# [Work order]
If a line in the data contains "bounding", copy it out.

# [Source material]
BEGIN

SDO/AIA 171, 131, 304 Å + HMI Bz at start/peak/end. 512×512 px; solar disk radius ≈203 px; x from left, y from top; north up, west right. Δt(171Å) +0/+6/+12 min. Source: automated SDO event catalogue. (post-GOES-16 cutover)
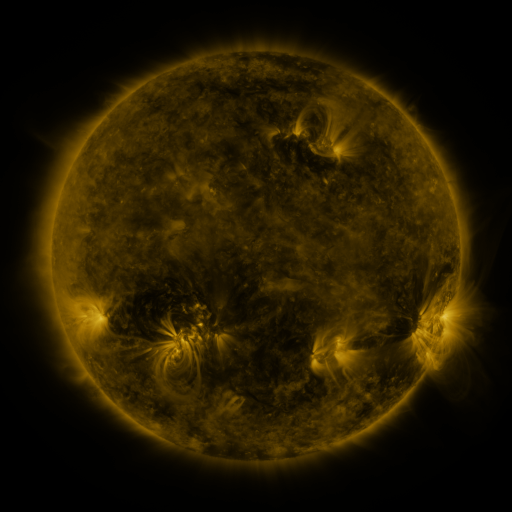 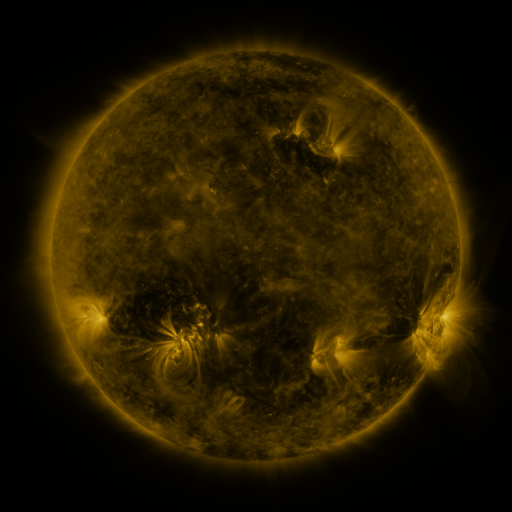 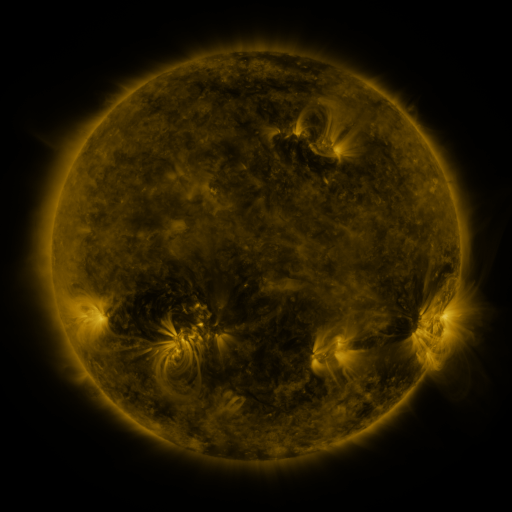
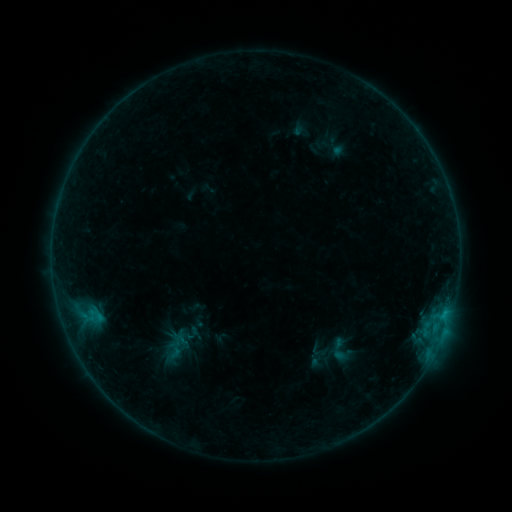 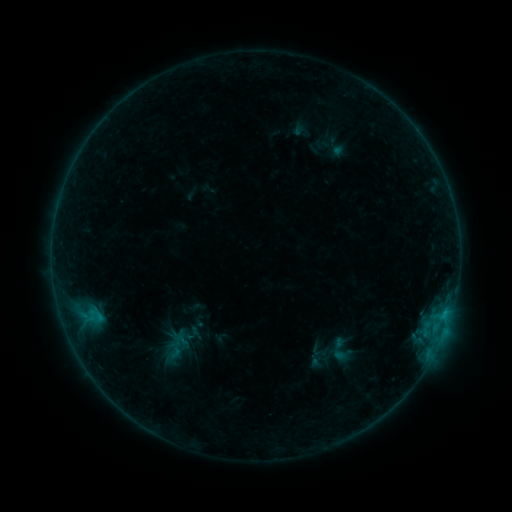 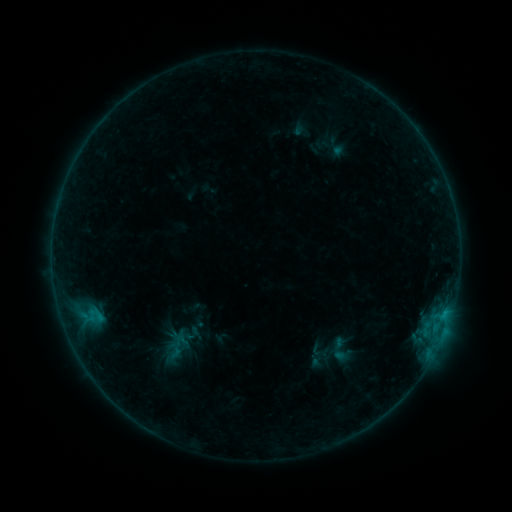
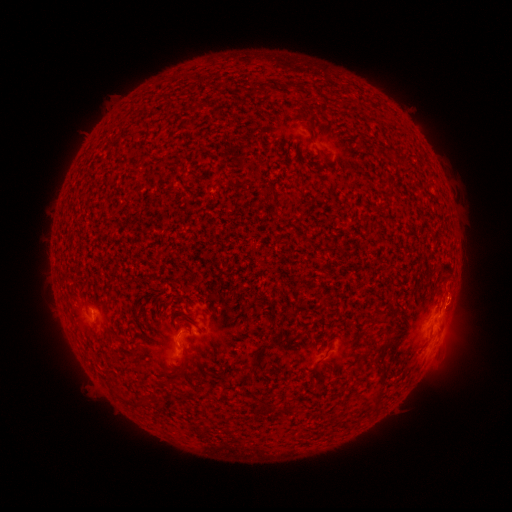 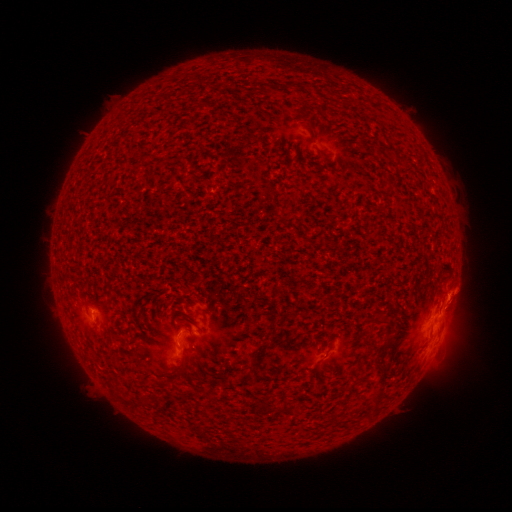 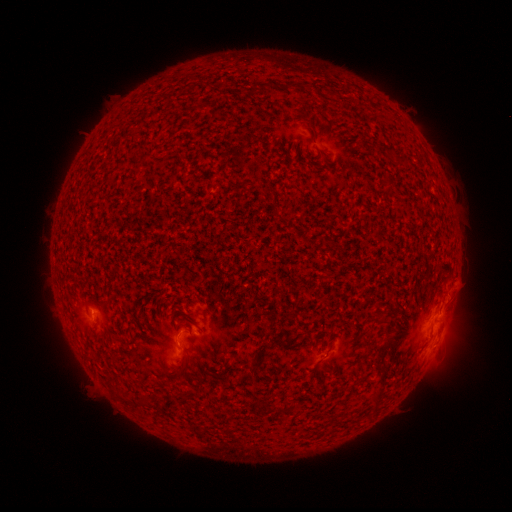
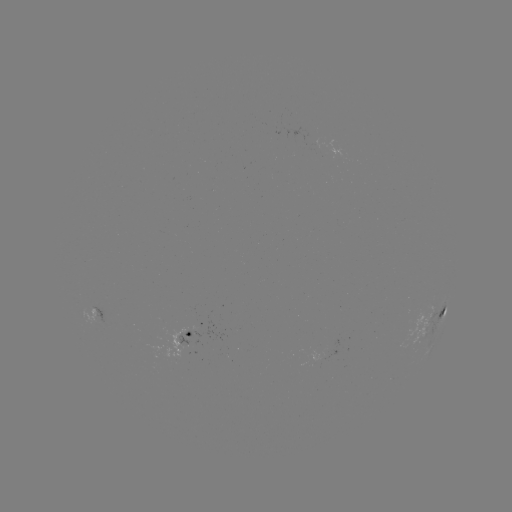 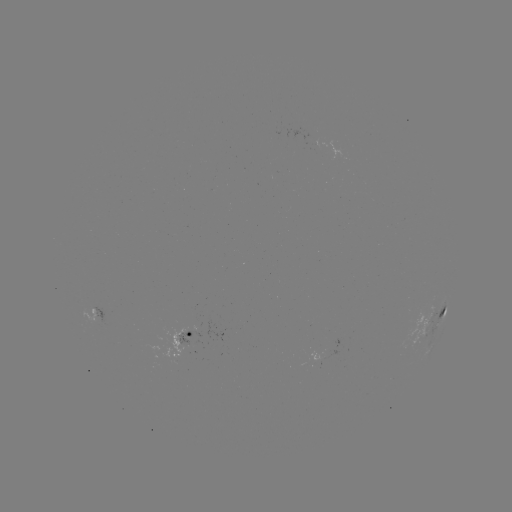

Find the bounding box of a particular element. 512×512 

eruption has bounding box [429, 272, 479, 324].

END

# [Solution for this task]
Find the bounding box of a particular element. 512×512 
eruption has bounding box [429, 272, 479, 324].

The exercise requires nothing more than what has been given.